I have a dataset and a table in google big query (BQ). For the dataset, I can add description, and for the table I can add description and column policy tags to control column level access (I am ignoring the “Labels” and “Tags” that one can attach to any BQ resource).
Next, in Dataplex, I created a lake and a zone, and then attached the previous BQ dataset to the zone.
Then I searched for the BQ table in the “Search” page under the “Discover” page in Dataplex. 2 results come up, one with “System” as “BIGQUERY” and one with “System” as “DATAPLEX”. When I select the 2 results, I find the following points:
- The one with System as BIGQUERY refers to the BQ table whereas the one with Dataplex refers to the entity created for the table in the Dataplex zone.
- For the one with System as BIGQUERY, I can add an Overview, Steward and attach Tags using Tag templates. Additionally, for the columns, I can attach tags and add business terms. For the one with System as Dataplex, I cannot add an Overview or Steward, but can attach Tags using Tag templates and Attributes. Additionally, for the columns, I can only add Column Attributes.
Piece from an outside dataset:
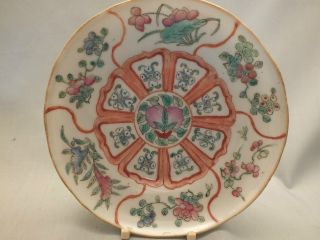 Chinese Porcelain Dish Painted With Stylised Floral & Pomegranate Centre 19thc B photo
What I understand is that the entry with System as BIGQUERY is Data Catalog metadata (the url contains the string …entryGroups/@bigquery/entries/…) whereas the one with System as Dataplex is a Dataplex entry. Also, for the same table, I was able to add different metadata using Data Catalog and the Dataplex entry. The system is perfectly fine with it, the metadata from Data Catalog does not surface into the Dataplex entry and vice versa, and metadata from both does not surface in BQ UI.
Is the above behavior expected? Seems that there are 3 sources of metadata for the same table, one in BQ, one in Data Catalog, and one in the Dataplex entry, all independent of each other (albeit the Data Catalog and Dataplex metadata is a superset of the BQ metadata).